Gather each line of the material below that contains the string "pixel".

Entries drawn from a collection:
<<<<

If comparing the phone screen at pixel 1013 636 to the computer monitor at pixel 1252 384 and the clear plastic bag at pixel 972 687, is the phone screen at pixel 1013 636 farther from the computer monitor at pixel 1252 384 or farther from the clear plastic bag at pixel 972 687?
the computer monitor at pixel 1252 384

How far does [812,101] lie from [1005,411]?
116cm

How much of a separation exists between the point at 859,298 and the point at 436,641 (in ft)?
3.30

>>>>
<<<<

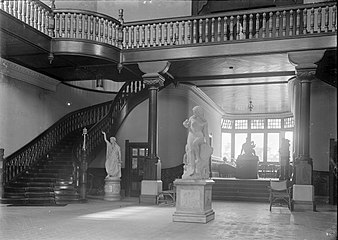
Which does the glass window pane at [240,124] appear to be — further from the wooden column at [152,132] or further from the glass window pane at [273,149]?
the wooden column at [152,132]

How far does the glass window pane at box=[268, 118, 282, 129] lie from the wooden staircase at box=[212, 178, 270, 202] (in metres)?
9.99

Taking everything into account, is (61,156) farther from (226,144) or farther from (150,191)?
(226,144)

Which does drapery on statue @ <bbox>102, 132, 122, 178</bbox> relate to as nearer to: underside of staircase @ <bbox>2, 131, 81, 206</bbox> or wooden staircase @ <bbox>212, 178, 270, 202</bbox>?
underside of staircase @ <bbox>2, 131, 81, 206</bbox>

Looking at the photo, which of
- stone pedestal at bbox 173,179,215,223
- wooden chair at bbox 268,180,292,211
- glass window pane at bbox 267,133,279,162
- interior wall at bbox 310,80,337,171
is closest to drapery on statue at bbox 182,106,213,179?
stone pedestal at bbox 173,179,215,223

>>>>

Exercise answer -
If comparing the phone screen at pixel 1013 636 to the computer monitor at pixel 1252 384 and the clear plastic bag at pixel 972 687, is the phone screen at pixel 1013 636 farther from the computer monitor at pixel 1252 384 or farther from the clear plastic bag at pixel 972 687?
the computer monitor at pixel 1252 384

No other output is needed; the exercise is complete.